Document section:
— begin —

What are aggregator and leaf nodes?

SingleStore DB stores and computes data on leaf nodes. You can linearly scale both storage and computational power by adding more leaf nodes. Clients query an aggregator node, which in turn queries one or more leaf nodes to collect the rows required to execute the query. Multiple aggregators nodes perform the same functions with respect to executing Data Manipulation Language (DML) queries and allow clients to load-balance queries across the aggregators. Leaf nodes should not be queried directly except for maintenance purposes in exceptional situations.

What is a “master aggregator”?

The Master Aggregator is an aggregator responsible for executing DDL and clustering operations (e.g. ADD LEAF ... or CREATE TABLE...).

What happens if the master aggregator crashes?

If the Master Aggregator becomes unresponsive, clients can continue to execute DML queries (e.g. INSERT and SELECT) against the other aggregators, but DDL and clustering operations can not be performed until the master aggregator is revived or another aggregator is “promoted” to be the master aggregator.

How do I add nodes to SingleStore DB?

Using the new SingleStore management tools, you can add new nodes and assign them roles in your cluster. To see how to do that in a deployment, visit our SingleStore Tools reference.

From within MemSQL Ops, select the “Add Host” button in the top right to register a physical or virtual machine with MemSQL Ops. Then, provision it as an aggregator or leaf by selecting the adjacent button “Add Node”. To increase the capacity of the cluster, provision new leaf nodes. To increase the data loading bandwidth or load balancing bandwidth to the cluster, provision new aggregator nodes.

How many aggregator and leaf nodes do I need?

SingleStore DB stores data in leaf nodes, so you need enough leaf nodes to store all your data in memory. If you are replicating data (redundancy level 2), you need twice as many leaf nodes.

The recommended number of aggregators depends on your use case. If, for instance, your cluster is being used for more than one type of workload (for example, it is the backend for a web application and also being queried by analysts), it is probably best to have multiple aggregators, or pools of aggregators, for these separate workloads. Aside from distribution of workload, the most significant factor to consider is network bandwidth. As a rule of thumb, clusters with 50 nodes or fewer should have about a 5:1 leaf to aggregator ratio. Clusters with more than 50 nodes can have closer to a 10:1 leaf to aggregator ratio. Note that you can also add nodes to a cluster to tune performance after it is up and running.

The appropriate ratio of aggregators to leaves also depends on the type of workload running. Transactional workloads that run many small queries or queries that involve only a single partition require more aggregators, since those queries interact with one aggregator and one leaf. Analytical workloads,especially those involving distributed joins, require fewer aggregators because almost all the work is performed on the leaves.

Can I query the leaf nodes individually?

Yes, but this is not recommended. It only should be done in troubleshooting scenarios.

After I ran a single host install, why are there 2 SingleStore DB nodes (or 4 SingleStore DB processes) running?

This is the “single host cluster” setup. Your machine is running both a master aggregator process and a leaf process, and hence “2 SingleStore DB Nodes” is shown (each SingleStore DB instance or node contains two processes). Make sure to send your queries to the aggregator.

Query Execution

Can I JOIN multiple sharded tables in a query?

— end —

Collected material:

— begin —

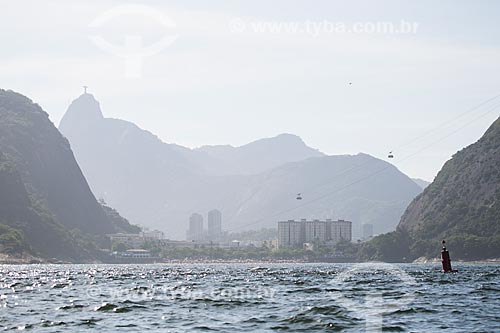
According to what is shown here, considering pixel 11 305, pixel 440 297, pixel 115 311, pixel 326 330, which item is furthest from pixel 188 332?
pixel 440 297

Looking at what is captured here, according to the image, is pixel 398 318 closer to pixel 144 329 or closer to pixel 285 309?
pixel 285 309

— end —

Requests:
1. According to the SingleStore DB node FAQ, why do analytical workloads need fewer aggregators than transactional ones?
2. From the SingleStore DB node FAQ, extract the passage that begins at the words "The appropriate ratio" and ends after the words "DB processes) running?".

Outputs in order:
1. Analytical workloads, especially those with distributed joins, need fewer aggregators because almost all of their work is done on the leaves. Transactional workloads run many small or single-partition queries, and each of those interacts with one aggregator and one leaf, so they need more aggregators.

2.
The appropriate ratio of aggregators to leaves also depends on the type of workload running. Transactional workloads that run many small queries or queries that involve only a single partition require more aggregators, since those queries interact with one aggregator and one leaf. Analytical workloads,especially those involving distributed joins, require fewer aggregators because almost all the work is performed on the leaves.

Can I query the leaf nodes individually?

Yes, but this is not recommended. It only should be done in troubleshooting scenarios.

After I ran a single host install, why are there 2 SingleStore DB nodes (or 4 SingleStore DB processes) running?